It became known the day before that Canada approved a long-challenged proposal to widen the West Canadian oil pipeline, which gave hope for the rehabilitation of the energy industry in the region, but also caused dissatisfaction on the part of local residents and some environmental groups.
The construction of this pipeline will resume this year, according to Prime Minister Justin Trudeau’s comments at a press conference. The project is expected to have a threefold increase in transportation capacity to carry 890,000 barrels per day from Alberta to the Pacific coast of British Columbia, reducing burden on existing pipelines and diversifying exports outside the United States.
One expects that if resumption of work begins this year, the pipeline may be commissioned in early 2022. The likelihood of the construction renewal requires additional approval from British Columbia, where the new government is opposed to this project.
According to the National Energy Council, 80 percent of the total throughput will fall on companies such as: Suncor Energy Inc., Canadian Natural Resources Ltd and Exxon.

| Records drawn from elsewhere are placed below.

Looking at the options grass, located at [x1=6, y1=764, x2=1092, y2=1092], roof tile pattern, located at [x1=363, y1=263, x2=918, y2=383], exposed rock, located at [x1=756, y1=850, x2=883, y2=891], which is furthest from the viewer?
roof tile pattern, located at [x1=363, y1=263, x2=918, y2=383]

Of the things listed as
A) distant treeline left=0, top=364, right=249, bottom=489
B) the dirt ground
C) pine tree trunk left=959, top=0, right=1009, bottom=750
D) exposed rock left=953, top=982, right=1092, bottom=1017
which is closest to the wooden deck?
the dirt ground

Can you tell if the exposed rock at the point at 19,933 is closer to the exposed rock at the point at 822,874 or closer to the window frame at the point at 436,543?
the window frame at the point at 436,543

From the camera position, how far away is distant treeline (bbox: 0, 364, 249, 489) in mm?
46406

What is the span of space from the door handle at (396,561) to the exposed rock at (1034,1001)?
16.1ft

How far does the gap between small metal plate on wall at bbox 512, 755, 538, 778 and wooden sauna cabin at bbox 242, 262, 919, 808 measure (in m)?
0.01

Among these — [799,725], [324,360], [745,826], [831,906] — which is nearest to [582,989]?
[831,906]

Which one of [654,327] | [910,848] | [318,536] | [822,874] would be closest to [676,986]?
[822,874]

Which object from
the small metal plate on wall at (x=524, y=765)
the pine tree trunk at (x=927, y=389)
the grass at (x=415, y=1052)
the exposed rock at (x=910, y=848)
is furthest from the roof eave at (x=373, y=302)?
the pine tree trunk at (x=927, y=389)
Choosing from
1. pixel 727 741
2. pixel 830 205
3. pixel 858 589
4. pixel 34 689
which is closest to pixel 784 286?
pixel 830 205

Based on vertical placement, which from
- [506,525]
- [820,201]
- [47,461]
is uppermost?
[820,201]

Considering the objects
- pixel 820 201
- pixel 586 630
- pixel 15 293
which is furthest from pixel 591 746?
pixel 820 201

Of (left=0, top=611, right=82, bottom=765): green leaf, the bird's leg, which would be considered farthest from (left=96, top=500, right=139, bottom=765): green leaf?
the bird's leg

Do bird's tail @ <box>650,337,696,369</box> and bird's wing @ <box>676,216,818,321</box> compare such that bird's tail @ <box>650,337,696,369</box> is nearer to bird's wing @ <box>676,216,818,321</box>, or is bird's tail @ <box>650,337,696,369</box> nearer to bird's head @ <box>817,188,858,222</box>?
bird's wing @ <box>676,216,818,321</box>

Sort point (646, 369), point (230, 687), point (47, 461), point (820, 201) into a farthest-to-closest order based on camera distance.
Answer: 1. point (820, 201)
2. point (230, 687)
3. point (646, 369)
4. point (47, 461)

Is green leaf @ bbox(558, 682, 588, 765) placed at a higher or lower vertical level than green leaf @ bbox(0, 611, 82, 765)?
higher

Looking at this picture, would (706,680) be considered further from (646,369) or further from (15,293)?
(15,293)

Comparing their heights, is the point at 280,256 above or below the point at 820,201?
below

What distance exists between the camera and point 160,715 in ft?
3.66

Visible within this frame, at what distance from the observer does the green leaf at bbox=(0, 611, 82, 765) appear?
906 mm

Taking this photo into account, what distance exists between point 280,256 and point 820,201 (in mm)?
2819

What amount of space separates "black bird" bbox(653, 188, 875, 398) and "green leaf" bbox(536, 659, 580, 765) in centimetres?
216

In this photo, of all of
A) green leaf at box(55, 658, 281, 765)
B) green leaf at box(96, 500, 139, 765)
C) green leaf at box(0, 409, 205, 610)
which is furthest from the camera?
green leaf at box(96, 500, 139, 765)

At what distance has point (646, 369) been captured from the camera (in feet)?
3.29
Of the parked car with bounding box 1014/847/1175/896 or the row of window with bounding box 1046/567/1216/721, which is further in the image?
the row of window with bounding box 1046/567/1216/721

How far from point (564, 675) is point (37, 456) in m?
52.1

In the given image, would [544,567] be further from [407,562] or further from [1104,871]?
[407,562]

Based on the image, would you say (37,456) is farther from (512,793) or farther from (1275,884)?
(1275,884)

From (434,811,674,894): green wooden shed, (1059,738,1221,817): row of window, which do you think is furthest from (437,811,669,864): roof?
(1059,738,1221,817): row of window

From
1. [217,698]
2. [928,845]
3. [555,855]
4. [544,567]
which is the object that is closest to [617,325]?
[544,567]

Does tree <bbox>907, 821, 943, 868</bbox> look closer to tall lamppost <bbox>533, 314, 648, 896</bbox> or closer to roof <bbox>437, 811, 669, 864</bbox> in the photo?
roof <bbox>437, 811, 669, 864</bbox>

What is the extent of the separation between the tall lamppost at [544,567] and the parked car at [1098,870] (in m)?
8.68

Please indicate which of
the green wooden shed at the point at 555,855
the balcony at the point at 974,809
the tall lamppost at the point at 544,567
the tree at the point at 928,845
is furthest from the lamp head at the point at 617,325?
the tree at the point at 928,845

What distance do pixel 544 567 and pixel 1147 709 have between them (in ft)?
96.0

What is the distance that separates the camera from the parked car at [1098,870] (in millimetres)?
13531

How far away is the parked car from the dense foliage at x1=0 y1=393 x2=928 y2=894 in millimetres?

Meantime The American Petroleum Institute reported that, according to the last week results, oil reserves in the USA decreased by 812 thousand barrels. Analysts surveyed by Bloomberg believe that the fall in inventories will be large - by 1.25 million.
The oil prices were down on Wednesday, where Brent August futures slipped by 0.71 percent to $61,70 per barrel, while July WTI contracts lowered by 0.06 percent to $54,08 per barrel from the previous settlement.